Exercise requirements —
- a) In the primer thread, shorten the paragraph beginning "I have used it and for the under $20" into a brief list that keeps its main facts.
- b) Pick up the Sure Seal primer thread from the point where it stops.

Source excerpt —
# Benjamin Moore Sure Seal



## DrakeB (Jun 6, 2011)

Heya,

Benjamin Moore recently released a new primer- Sure Seal- which I think is meant to be a little more budget conscious than Fresh Start is. I'm curious if any of you guys have used it yet (I'm trying to decide whether to stock it).

If anyone's ever in the North Iowa area, I'd love to give you a free gallon to try out and let me know how it is. I only like carrying stuff I'm comfortable recommending and can rely on.


----------



## Epoxy Pro (Oct 7, 2012)

I have used it and for the under $20 a gallon it cost us I was impressed. We will use it more coming up. It covered good, brushed and rolled nice. I honestly was expecting it to be complete garbage.


----------



## DrakeB (Jun 6, 2011)

Awesome, glad to hear it and I really appreciate the feedback. You didn't happen to sand it, did you? That's the one complaint I get a lot about the Fresh Start.


----------



## Epoxy Pro (Oct 7, 2012)

We did give a light sanding, we used it on walls and trim and it sanded fine. Any primer will sand off if to much pressure is applied.


----------



## HelpfulPainter (Jan 31, 2015)

cdpainting said:


> I have used it and for the under $20 a gallon it cost us I was impressed. We will use it more coming up. It covered good, brushed and rolled nice. I honestly was expecting it to be complete garbage.


that's pretty good... under $20 for a primer that was decent.... Im going to give it a try... Never heard of it until now.


----------



## DrakeB (Jun 6, 2011)

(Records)
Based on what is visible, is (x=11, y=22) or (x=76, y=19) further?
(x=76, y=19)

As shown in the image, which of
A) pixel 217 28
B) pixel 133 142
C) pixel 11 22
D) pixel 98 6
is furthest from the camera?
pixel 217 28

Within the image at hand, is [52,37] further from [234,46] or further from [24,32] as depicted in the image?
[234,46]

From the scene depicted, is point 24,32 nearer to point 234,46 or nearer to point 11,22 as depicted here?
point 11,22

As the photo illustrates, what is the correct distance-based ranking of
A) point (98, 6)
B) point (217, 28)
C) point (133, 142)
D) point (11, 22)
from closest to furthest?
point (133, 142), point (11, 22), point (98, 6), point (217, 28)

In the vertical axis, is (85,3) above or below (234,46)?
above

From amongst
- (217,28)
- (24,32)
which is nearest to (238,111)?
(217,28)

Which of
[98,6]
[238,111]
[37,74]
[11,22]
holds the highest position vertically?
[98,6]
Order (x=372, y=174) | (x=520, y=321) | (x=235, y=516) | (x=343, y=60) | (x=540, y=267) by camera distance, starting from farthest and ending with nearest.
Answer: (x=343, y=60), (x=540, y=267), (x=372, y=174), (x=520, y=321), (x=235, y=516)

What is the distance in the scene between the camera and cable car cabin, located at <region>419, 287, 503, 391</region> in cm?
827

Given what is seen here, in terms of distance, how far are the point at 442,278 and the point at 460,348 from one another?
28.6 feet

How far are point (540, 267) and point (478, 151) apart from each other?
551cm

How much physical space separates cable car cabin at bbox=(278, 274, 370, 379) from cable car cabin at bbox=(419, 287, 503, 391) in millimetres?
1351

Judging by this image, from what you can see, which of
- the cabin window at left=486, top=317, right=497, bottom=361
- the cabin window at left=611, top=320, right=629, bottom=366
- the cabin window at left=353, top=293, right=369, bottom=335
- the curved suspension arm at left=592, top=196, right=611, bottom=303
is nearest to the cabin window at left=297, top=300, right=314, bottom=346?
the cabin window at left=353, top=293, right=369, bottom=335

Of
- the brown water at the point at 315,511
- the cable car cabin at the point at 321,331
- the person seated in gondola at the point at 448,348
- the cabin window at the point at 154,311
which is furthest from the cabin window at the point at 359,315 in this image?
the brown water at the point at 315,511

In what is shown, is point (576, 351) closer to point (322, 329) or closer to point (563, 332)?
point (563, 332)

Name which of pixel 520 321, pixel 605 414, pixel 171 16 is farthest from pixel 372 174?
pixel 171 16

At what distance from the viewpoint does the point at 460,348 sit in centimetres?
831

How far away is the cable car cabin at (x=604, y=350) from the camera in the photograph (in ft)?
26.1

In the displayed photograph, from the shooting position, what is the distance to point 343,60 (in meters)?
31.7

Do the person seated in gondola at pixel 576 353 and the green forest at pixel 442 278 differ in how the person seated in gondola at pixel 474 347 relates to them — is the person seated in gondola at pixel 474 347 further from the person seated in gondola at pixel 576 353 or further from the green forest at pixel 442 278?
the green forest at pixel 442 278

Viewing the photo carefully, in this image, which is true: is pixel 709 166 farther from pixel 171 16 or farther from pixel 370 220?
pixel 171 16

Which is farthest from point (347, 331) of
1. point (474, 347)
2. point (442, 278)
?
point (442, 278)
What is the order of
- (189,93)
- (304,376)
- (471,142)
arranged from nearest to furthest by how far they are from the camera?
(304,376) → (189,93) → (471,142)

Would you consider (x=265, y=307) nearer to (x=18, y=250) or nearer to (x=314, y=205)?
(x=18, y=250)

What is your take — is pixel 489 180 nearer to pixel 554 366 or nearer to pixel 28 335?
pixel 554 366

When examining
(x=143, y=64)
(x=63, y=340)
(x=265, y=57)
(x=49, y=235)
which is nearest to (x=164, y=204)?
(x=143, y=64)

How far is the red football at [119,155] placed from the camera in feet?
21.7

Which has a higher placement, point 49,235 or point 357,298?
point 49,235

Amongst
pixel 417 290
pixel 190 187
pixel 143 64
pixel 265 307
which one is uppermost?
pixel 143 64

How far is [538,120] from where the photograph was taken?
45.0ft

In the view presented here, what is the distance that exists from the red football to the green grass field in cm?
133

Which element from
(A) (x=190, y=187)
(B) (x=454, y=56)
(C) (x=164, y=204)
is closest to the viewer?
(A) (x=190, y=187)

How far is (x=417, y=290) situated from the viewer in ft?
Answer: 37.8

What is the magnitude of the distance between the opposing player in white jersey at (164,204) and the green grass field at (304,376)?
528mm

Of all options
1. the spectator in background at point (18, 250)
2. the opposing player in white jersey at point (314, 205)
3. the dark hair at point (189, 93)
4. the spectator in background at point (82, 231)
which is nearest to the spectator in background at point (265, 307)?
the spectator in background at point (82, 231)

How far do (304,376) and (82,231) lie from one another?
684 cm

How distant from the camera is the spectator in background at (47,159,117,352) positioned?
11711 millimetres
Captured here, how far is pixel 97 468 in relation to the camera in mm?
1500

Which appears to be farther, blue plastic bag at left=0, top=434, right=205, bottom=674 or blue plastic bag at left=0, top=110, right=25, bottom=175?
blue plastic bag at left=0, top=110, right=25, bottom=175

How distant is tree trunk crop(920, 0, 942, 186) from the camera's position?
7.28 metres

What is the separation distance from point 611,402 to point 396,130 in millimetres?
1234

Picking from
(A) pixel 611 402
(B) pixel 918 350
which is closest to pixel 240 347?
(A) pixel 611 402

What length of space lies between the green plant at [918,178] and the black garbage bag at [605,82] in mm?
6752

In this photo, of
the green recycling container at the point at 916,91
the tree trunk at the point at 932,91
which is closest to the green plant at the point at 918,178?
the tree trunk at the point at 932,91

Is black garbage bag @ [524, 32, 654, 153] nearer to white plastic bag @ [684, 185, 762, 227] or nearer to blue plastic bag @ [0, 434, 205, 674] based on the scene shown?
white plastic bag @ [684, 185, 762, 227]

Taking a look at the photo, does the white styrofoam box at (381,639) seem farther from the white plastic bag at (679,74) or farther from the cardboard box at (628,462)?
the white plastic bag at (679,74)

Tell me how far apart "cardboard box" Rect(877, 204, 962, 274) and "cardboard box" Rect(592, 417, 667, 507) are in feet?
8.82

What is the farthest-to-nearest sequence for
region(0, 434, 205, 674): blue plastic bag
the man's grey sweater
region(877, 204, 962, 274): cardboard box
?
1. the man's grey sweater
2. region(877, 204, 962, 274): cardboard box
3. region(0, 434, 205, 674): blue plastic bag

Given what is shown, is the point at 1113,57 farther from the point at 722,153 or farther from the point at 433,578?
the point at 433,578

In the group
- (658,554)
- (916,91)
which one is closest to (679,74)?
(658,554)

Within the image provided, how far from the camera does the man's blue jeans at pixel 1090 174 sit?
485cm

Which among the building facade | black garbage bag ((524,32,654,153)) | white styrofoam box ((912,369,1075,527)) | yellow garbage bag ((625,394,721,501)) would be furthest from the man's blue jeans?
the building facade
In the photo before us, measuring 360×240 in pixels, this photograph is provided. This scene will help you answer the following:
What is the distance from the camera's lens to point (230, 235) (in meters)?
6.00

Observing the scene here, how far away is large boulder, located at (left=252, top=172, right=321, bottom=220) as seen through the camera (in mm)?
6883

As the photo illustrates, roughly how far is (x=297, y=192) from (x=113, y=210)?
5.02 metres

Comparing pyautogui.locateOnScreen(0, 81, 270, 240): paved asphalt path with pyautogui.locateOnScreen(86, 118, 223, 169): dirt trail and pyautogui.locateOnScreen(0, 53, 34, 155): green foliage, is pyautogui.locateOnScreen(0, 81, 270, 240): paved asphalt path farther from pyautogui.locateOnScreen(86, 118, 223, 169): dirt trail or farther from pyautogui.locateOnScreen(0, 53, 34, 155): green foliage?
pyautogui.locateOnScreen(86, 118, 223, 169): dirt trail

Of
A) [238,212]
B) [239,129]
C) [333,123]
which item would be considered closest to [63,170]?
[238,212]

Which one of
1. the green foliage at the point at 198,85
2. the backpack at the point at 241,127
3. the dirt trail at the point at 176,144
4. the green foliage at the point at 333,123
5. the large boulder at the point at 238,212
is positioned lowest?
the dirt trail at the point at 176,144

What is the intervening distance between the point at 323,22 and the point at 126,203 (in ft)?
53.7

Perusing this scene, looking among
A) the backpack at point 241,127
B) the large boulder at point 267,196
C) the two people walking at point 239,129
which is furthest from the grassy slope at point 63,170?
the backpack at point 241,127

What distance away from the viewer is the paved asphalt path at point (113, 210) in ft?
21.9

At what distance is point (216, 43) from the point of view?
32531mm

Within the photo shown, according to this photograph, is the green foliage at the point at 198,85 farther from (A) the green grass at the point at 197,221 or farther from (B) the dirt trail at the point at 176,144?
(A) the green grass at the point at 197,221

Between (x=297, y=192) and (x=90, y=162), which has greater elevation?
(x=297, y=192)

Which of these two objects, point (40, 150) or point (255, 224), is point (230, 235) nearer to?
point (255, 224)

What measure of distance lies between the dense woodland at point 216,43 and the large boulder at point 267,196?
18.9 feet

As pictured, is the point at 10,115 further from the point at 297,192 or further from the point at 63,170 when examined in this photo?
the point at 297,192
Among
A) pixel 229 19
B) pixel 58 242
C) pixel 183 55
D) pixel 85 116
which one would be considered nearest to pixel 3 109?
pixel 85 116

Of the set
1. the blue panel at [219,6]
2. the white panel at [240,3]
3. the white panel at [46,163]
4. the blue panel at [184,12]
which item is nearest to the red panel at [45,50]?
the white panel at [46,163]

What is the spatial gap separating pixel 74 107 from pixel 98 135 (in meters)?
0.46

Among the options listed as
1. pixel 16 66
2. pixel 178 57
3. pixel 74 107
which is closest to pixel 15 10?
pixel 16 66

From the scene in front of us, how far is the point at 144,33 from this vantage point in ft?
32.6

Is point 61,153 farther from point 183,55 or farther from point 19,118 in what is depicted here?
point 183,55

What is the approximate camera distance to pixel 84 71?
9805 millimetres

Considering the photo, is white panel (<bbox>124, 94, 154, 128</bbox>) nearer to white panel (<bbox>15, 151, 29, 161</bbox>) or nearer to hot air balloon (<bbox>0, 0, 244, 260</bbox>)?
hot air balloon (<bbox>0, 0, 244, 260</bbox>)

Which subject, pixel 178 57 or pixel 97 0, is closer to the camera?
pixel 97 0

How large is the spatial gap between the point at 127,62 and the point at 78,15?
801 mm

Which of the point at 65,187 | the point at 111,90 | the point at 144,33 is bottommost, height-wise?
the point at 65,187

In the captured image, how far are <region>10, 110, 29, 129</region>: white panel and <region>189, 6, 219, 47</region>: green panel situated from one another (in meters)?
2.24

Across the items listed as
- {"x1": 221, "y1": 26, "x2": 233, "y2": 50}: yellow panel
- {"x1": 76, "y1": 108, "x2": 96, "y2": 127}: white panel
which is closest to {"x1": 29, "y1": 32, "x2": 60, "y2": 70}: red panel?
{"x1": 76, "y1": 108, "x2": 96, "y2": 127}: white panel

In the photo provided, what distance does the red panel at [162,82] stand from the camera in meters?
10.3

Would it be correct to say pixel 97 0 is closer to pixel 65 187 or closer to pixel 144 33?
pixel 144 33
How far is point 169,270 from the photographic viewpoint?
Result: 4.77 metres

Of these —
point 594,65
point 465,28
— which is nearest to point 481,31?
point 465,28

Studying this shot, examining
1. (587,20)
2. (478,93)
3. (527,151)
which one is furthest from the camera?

The responses —
- a)
- Cost under $20 a gallon
- The writer was impressed and plans to use it more
- It covered well
- It brushed and rolled nicely
- The writer had expected it to be garbage

- b)
HelpfulPainter said:


> that's pretty good... under $20 for a primer that was decent.... Im going to give it a try... Never heard of it until now.


It's brand spankin' new and hasn't been marketed yet, so that's not too surprising  Let us know how you like it!


----------



## PNW Painter (Sep 5, 2013)

Does anybody have any updates or additional feedback about Sure Seal since it was just released when this thread was started?

I'm thinking about using Sure Seal for an upcoming project. Thanks!


----------



## DrakeB (Jun 6, 2011)

PNW Painter said:


> Does anybody have any updates or additional feedback about Sure Seal since it was just released when this thread was started?
> 
> I'm thinking about using Sure Seal for an upcoming project. Thanks!


I've started selling it, with moderate success. I haven't gotten any "this is terrible," nor have I got any, "this is awful." Seems to be doing the job of an economy priced primer quite well. I feel quite certain that it doesn't sand much nicer than the Fresh Start, but otherwise seems to be just fine.


----------



## PACman (Oct 24, 2014)

I just had to check the op date of this thread. BM primer for under $20.00 a gallon? Is it 1964 again? lol!


----------



## DrakeB (Jun 6, 2011)

Proalliance coatings said:


> I just had to check the op date of this thread. BM primer for under $20.00 a gallon? Is it 1964 again? lol!


Brand spankin' new


----------



## PACman (Oct 24, 2014)

Woodford said:


> Brand spankin' new


And under $20 a gallon? WTH?


----------



## DrakeB (Jun 6, 2011)

Proalliance coatings said:


> And under $20 a gallon? WTH?


Why, getting scared? :thumbup:


----------



## PACman (Oct 24, 2014)

Woodford said:


> Why, getting scared? :thumbup:


Not really. Anyone can put water in a primer. lol.
Besides it's probably just a Coronado SuperKote 3000 re-label.


----------



## DrakeB (Jun 6, 2011)

Proalliance coatings said:


> Not really. Anyone can put water in a primer. lol.
> Besides it's probably just a Coronado SuperKote 3000 re-label.


Dunno, it's pretty good stuff.


----------



## PACman (Oct 24, 2014)

Woodford said:


> Dunno, it's pretty good stuff.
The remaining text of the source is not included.